One bag, 12 days, three continents

“My bag is in Kinshasa,” is a sentence which I have said, or variations of it, more than any other over the last two weeks. I am so glad I won’t have to say it anymore.

Somehow, returning from Brussels, Belgium, the part of my luggage containing most of my clothes was sent to Kinshasa by mistake. What made the matter so frustrating was not that I had only two shirts to wear, but that Continental Airlines officials either did not care very much or just weren’t doing their jobs right; it was I who had to figure out where the bag was and how to get it back.
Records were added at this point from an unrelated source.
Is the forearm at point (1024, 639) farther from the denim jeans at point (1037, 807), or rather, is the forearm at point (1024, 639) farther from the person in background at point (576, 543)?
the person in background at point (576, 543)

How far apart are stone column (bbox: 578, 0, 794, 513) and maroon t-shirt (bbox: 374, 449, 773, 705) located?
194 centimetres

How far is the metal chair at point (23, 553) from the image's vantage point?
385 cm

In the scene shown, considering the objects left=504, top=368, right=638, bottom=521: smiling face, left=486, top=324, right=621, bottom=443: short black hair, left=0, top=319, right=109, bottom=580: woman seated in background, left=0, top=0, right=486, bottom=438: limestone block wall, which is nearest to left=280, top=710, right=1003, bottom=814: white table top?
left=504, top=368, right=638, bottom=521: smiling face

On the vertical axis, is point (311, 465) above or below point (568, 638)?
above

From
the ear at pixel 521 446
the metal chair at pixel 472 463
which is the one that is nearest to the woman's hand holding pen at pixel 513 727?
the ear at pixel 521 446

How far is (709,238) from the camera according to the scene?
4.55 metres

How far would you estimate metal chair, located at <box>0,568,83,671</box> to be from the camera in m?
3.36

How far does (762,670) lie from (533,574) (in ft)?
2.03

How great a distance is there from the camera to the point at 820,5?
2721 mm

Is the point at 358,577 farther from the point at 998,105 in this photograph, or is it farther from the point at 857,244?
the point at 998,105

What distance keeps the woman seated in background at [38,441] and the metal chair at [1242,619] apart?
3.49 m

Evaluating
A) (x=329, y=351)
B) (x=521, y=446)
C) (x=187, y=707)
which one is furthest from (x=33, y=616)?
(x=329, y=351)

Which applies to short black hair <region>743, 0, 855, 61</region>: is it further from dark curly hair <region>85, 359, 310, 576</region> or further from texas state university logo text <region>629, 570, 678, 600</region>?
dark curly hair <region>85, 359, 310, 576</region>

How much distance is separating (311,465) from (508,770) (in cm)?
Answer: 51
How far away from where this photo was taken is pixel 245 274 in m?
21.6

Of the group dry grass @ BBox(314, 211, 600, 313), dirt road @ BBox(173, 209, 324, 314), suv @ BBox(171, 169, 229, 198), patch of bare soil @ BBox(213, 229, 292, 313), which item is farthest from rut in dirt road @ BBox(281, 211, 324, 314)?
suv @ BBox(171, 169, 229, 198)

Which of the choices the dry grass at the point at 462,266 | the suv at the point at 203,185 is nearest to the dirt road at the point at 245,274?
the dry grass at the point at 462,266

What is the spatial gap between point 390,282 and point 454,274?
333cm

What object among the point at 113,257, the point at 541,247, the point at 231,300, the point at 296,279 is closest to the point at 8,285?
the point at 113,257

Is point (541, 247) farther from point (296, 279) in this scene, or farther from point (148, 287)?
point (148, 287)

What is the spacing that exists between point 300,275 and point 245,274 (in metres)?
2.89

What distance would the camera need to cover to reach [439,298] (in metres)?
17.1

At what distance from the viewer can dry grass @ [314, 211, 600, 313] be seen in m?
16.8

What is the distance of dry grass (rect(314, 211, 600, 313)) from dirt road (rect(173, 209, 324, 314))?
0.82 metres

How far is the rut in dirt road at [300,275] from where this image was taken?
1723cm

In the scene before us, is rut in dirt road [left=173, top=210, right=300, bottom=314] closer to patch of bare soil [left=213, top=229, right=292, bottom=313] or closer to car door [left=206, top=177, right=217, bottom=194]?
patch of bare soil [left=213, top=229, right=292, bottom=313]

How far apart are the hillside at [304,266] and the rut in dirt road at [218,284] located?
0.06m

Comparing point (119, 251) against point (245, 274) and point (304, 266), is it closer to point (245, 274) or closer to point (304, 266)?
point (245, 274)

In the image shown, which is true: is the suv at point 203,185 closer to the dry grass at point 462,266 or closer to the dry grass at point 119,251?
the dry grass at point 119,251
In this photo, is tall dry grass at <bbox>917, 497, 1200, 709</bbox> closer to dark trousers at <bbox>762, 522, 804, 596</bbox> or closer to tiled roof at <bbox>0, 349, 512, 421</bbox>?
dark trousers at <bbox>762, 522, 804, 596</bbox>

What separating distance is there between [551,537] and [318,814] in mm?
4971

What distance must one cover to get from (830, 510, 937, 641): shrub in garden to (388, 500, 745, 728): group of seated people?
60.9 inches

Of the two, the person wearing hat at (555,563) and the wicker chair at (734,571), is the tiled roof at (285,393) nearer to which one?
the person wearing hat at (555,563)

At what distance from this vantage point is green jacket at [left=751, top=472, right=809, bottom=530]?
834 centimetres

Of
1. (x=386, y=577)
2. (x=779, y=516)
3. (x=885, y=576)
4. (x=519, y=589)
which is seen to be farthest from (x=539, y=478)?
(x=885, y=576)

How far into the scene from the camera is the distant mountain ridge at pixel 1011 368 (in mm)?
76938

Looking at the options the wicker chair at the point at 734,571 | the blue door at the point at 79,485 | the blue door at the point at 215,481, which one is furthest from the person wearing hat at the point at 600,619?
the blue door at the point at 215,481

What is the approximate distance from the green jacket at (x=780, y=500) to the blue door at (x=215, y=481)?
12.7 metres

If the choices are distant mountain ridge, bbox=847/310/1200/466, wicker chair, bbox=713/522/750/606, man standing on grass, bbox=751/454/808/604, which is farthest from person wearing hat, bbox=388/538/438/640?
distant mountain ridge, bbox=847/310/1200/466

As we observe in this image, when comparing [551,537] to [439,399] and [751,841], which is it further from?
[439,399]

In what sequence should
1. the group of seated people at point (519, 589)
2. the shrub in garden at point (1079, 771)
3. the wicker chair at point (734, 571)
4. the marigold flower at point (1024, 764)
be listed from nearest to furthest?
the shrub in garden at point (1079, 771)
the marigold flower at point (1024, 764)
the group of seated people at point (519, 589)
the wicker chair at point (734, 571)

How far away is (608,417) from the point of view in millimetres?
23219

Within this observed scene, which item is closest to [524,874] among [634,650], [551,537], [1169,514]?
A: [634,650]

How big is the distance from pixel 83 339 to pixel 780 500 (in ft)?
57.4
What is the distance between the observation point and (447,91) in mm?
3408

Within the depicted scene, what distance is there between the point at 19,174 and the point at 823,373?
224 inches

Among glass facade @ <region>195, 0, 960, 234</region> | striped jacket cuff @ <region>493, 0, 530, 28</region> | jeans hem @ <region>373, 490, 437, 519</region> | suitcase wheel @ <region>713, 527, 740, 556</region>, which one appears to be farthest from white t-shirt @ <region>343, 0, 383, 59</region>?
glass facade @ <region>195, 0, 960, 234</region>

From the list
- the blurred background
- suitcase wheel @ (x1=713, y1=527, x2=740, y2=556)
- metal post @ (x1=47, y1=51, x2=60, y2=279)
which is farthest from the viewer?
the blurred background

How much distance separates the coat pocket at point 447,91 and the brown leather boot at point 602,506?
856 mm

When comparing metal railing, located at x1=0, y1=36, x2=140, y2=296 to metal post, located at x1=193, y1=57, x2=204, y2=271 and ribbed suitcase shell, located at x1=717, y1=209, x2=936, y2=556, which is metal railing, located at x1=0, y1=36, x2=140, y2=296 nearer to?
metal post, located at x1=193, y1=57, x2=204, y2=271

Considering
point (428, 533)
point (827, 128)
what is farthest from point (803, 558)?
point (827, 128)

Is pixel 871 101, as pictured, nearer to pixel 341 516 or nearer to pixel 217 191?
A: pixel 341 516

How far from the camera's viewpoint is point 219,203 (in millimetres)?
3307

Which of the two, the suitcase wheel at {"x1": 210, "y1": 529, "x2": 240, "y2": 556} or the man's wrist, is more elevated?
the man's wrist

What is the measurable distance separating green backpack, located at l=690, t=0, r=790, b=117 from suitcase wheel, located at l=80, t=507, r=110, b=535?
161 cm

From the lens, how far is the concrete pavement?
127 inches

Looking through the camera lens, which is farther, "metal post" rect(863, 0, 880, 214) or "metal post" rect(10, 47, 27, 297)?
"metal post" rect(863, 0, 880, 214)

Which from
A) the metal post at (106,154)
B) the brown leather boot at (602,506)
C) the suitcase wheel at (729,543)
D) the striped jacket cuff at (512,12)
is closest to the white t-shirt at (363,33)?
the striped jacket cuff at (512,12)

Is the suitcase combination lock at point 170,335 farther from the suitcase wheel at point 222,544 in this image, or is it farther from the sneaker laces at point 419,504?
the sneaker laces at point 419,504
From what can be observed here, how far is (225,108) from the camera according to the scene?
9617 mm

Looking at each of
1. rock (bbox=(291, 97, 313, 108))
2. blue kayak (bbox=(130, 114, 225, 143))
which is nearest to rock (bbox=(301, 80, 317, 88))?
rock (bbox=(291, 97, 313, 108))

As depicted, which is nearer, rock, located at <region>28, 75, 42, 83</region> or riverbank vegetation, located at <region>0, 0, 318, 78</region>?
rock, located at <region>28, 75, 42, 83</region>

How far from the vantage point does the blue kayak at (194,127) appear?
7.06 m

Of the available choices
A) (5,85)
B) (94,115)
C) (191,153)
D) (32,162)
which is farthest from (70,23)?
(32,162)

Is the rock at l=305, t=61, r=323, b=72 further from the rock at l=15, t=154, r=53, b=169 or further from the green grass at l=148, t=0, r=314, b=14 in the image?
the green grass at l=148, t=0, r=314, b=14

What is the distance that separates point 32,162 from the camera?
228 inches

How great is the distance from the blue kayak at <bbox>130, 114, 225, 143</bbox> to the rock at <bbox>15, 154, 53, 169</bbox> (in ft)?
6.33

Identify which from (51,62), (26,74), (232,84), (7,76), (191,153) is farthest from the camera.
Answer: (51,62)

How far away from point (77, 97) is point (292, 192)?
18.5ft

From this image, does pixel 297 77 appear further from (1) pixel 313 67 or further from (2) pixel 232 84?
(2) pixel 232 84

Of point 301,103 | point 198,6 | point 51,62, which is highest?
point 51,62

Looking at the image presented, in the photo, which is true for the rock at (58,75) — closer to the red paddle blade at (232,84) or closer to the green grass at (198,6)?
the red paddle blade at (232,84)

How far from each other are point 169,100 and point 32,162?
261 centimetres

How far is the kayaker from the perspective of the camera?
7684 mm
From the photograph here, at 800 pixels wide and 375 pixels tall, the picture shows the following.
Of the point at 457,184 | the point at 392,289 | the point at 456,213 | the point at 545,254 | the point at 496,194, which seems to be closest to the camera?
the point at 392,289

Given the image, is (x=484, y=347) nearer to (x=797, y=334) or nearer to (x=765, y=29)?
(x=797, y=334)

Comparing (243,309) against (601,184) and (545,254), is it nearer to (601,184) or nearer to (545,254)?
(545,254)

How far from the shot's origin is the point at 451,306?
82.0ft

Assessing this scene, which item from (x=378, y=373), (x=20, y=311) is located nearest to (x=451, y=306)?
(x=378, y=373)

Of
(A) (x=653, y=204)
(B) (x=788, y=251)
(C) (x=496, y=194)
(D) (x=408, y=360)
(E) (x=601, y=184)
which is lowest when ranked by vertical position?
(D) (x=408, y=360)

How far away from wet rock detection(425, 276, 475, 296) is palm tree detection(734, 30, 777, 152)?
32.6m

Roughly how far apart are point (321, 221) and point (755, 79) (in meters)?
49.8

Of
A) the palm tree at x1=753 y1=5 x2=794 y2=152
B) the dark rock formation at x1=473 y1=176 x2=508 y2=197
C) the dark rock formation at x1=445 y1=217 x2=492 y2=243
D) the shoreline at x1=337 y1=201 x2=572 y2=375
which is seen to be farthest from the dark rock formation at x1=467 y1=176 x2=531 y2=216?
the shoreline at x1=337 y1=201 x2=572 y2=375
When I arrived in Tampa, it became evident rather quickly that one of my bags had not arrived on the flight with me. I went to Continental’s customer care office at the airport, gave some information about the bag and was told it would most likely be on the next flight from Brussels, which meant it would probably arrive the next day. I sighed but did not take the matter too seriously, as I had lost part of my luggage before (on the trip to Brussels six weeks earlier, for example) but it had always reappeared and been delivered within a day or two.

Monday afternoon, though, while still trying to deal with the hurdles every student has to overcome in the first week of class, I received a rather cryptic message on my cell phone’s voicemail. After listening to it several times, it began to sink in: Somehow my bag had found its way onto a flight by Hewa Bora Airlines and was now in Kinshasa, capital of the Democratic Republic of Congo (former Zaire, former Belgian Congo). I jotted down the information given to me, including the phone number of the man who said, “I have your piece of luggage right here,” called Continental and gave them all the information.

“But I don’t understand, sir, why wouldn’t they just send it to Tampa? That would make so much more sense,” came the answer from the airline representative somewhere in the bowels of a Houston-based call-center.

Thinking that it would have made “so much more sense” for my bag not to be sent to Kinshasa in the first place (considering it’s not even in the right hemisphere), I stayed calm and explained what I thought had happened. From past experience, I had learned that yelling at people who share no personal guilt for losing luggage does not help anyway. I was told they would contact the person who had my bag and call me back.

They never did call back.

The next day I called again, asked if they had located my bag and when I would get it back. The lady at the other end of the line, while being friendly, had no clue what I was talking about. I explained it again. Again I was assured they would contact the number I had given them.

Next day: Dial, ask, explain all over again. By then I was getting annoyed but thought I’d give them another chance.

Thursday I looked up contact numbers of Hewa Bora Airline in Brussels, called Continental — who still did not know where my bag was even though I had by then spoken with the person who had left the initial message and confirmed he indeed had it — and essentially told them “here is the number of the airline who has my bag. I am 100 percent sure they have it; please call them.”

The next day they still claimed they did not know where my bag was.

To make a long story short: I finally got my bag back last Friday, 12 days after it had been “lost.” I had given Continental detailed information about where it was and whom to call, but in the end it had been Hewa Bora Airlines who made sure it got to Tampa, not Continental. Flight connections to Kinshasa are not the best, but by then I could have flown there three times to pick up the bag.

Even though I told them where it was and whom to call, an international corporation such as Continental Airlines could not track my bag down.

I don’t know how representative this is of Continental’s customer care, but it does not bode well.